*** Opening Record extracts ***

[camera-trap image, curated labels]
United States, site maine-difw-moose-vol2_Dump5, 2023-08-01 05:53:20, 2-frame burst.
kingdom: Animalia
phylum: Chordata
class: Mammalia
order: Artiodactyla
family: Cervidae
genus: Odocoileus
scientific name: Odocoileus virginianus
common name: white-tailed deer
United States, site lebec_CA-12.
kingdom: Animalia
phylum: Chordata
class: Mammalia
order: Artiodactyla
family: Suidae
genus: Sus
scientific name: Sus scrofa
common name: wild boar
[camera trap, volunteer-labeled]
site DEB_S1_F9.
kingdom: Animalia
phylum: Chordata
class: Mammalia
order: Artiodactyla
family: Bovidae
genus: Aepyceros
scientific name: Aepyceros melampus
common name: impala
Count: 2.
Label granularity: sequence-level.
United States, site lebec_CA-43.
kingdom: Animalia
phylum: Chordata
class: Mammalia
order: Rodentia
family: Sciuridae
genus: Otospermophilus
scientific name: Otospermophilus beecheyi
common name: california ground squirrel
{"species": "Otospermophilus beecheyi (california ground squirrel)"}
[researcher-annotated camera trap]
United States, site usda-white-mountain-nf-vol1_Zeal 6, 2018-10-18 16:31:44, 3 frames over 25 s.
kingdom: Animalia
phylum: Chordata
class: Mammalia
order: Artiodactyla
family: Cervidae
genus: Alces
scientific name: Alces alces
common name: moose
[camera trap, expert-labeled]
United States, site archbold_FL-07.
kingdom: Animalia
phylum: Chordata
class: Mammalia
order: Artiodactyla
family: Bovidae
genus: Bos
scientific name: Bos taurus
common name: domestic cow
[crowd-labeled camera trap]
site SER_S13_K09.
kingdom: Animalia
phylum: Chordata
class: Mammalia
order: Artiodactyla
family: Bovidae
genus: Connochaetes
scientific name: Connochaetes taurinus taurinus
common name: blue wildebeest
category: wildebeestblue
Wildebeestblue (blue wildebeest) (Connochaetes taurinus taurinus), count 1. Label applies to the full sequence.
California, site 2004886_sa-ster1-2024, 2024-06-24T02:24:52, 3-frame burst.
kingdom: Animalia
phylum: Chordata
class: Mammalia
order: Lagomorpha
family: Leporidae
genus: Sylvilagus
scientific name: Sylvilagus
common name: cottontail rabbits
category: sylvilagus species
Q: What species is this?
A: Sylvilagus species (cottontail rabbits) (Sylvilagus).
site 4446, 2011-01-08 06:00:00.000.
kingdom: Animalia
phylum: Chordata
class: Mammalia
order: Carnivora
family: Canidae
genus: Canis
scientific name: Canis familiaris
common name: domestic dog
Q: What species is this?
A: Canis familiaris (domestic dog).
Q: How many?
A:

*** Closing Record extracts ***

Problem: Lines holding the word "States" in the entries above are the ones to pull out. Copy them all.

Answer to the problem:
United States, site maine-difw-moose-vol2_Dump5, 2023-08-01 05:53:20, 2-frame burst.
United States, site lebec_CA-12.
United States, site lebec_CA-43.
United States, site usda-white-mountain-nf-vol1_Zeal 6, 2018-10-18 16:31:44, 3 frames over 25 s.
United States, site archbold_FL-07.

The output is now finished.